Daar men hem ook voorstelde als zon, heette hij tevens de Vuuroogige, de Allesverzengende, en men bestempelde hem tevens met den naam van Vader der gesneuvelden, omdat hij deze in Walhalla opnam. Hij was de god van den oorlog, inzonderheid van de overwinning, de uitvinder der runen, alsmede van alle wetenschappen, de wetgever, de kenner van de verborgenheden der godsdienst en in het algemeen de geleerdste der Asen, nadat hij uit de Mimirsbron gedronken had, waarvoor h volgens de „Oudere Edda” één oog had ten offer gebragt.
Hij droeg ongeveer 200 bijnamen, welke betrekking hebben op zijn wezen en werken. Van hem en van zijne gemalin Frigga is het geslacht der Asen afkomstig. Hij woonde in Asgard, waar hij uit zijn prachtig paleis Hlidskialf de geheele wereld gadesloeg. Zijne raven Hugin (Gedachte) en Munin (Herinnering) vlogen dagelijks op aarde rond en bragten hem berigt van alles wat aldaar voorviel. Twee wolven, Geri en Freki, verslonden in Walhalla al de spijzen die hem werden voorgezet, terwijl hij zelf enkel wijn nuttigde. Hij was de bezitter van het achtvoetige paard Sleipnir, van den merkwaardigen speer Gungnir en van den ring Draupnir. Volgens de Edda moet Odin deelen in den ondergang der geheele wereld, daar hij, strijdende met den wolf Fenrir, door dezen verslonden wordt. Reeds in de „Jongere Edda” is de voorstelling van Odin nevelachtig, en na de invoering van het Christendom bleef hij in het volksgeloof leven in de gedaante van den duivel.

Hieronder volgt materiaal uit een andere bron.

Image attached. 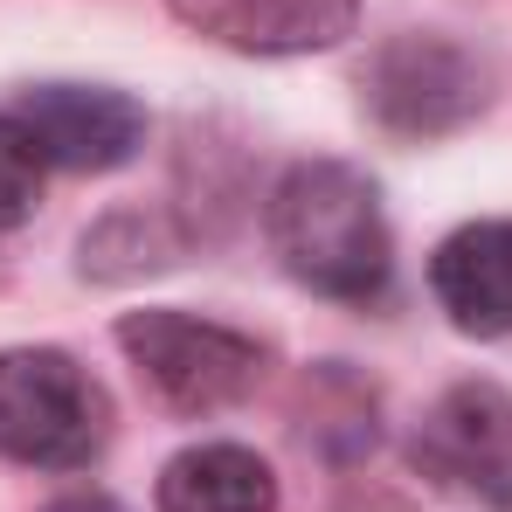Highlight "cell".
<instances>
[{"label": "cell", "instance_id": "obj_1", "mask_svg": "<svg viewBox=\"0 0 512 512\" xmlns=\"http://www.w3.org/2000/svg\"><path fill=\"white\" fill-rule=\"evenodd\" d=\"M270 250L319 298H374L388 284V222L367 173L340 160H305L270 194Z\"/></svg>", "mask_w": 512, "mask_h": 512}, {"label": "cell", "instance_id": "obj_6", "mask_svg": "<svg viewBox=\"0 0 512 512\" xmlns=\"http://www.w3.org/2000/svg\"><path fill=\"white\" fill-rule=\"evenodd\" d=\"M367 97L395 132H450L485 104V70L436 35H402L374 56Z\"/></svg>", "mask_w": 512, "mask_h": 512}, {"label": "cell", "instance_id": "obj_8", "mask_svg": "<svg viewBox=\"0 0 512 512\" xmlns=\"http://www.w3.org/2000/svg\"><path fill=\"white\" fill-rule=\"evenodd\" d=\"M429 291L457 333L506 340L512 333V222H464L429 256Z\"/></svg>", "mask_w": 512, "mask_h": 512}, {"label": "cell", "instance_id": "obj_7", "mask_svg": "<svg viewBox=\"0 0 512 512\" xmlns=\"http://www.w3.org/2000/svg\"><path fill=\"white\" fill-rule=\"evenodd\" d=\"M173 14L236 56H319L353 35L360 0H173Z\"/></svg>", "mask_w": 512, "mask_h": 512}, {"label": "cell", "instance_id": "obj_5", "mask_svg": "<svg viewBox=\"0 0 512 512\" xmlns=\"http://www.w3.org/2000/svg\"><path fill=\"white\" fill-rule=\"evenodd\" d=\"M14 118L35 139L42 167H70V173H111L146 146V111L125 90H97V84H42L14 104Z\"/></svg>", "mask_w": 512, "mask_h": 512}, {"label": "cell", "instance_id": "obj_9", "mask_svg": "<svg viewBox=\"0 0 512 512\" xmlns=\"http://www.w3.org/2000/svg\"><path fill=\"white\" fill-rule=\"evenodd\" d=\"M160 512H277V478L243 443H194L160 471Z\"/></svg>", "mask_w": 512, "mask_h": 512}, {"label": "cell", "instance_id": "obj_11", "mask_svg": "<svg viewBox=\"0 0 512 512\" xmlns=\"http://www.w3.org/2000/svg\"><path fill=\"white\" fill-rule=\"evenodd\" d=\"M49 512H125V506H111V499H63V506H49Z\"/></svg>", "mask_w": 512, "mask_h": 512}, {"label": "cell", "instance_id": "obj_3", "mask_svg": "<svg viewBox=\"0 0 512 512\" xmlns=\"http://www.w3.org/2000/svg\"><path fill=\"white\" fill-rule=\"evenodd\" d=\"M118 346L132 353V367L167 395L173 409H187V416L229 409V402H243L256 381H263L256 340L215 326V319H194V312H132L118 326Z\"/></svg>", "mask_w": 512, "mask_h": 512}, {"label": "cell", "instance_id": "obj_10", "mask_svg": "<svg viewBox=\"0 0 512 512\" xmlns=\"http://www.w3.org/2000/svg\"><path fill=\"white\" fill-rule=\"evenodd\" d=\"M35 194H42V153H35V139L21 132V118L0 111V229L28 222Z\"/></svg>", "mask_w": 512, "mask_h": 512}, {"label": "cell", "instance_id": "obj_4", "mask_svg": "<svg viewBox=\"0 0 512 512\" xmlns=\"http://www.w3.org/2000/svg\"><path fill=\"white\" fill-rule=\"evenodd\" d=\"M416 464L443 492L512 512V395L492 381L450 388L416 429Z\"/></svg>", "mask_w": 512, "mask_h": 512}, {"label": "cell", "instance_id": "obj_2", "mask_svg": "<svg viewBox=\"0 0 512 512\" xmlns=\"http://www.w3.org/2000/svg\"><path fill=\"white\" fill-rule=\"evenodd\" d=\"M104 443V395L56 346L0 353V457L35 471H77Z\"/></svg>", "mask_w": 512, "mask_h": 512}]
</instances>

Voorts vervult hij eene belangrijke rol als stamvader van de geslachten der Noordsche koningen. Volgens Snorre Sturleson was Odin een geleerd en schrander man, die het door zijne tooverkunsten zoo ver wist te brengen, dat men hem goddelijke eer bewees. Hij vermeldt, dat Odin beheerscher was van Asaland en zijn zetel had in de hoofdstad Asgard. Na vele overwinningen moest hij eindelijk het onderspit delven voor de Romeinen en begaf zich naar Zweden, alwaar hij te Sigtuna een tempel stichtte, de offerdienst regelde en wijze wetten invoerde. In Duitschland en in ons Vaderland vindt men onderscheidene plaatsen, wier namen aan dien van Wodan herinneren, en ook de woensdag (Wodansdag) is naar hem genoemd.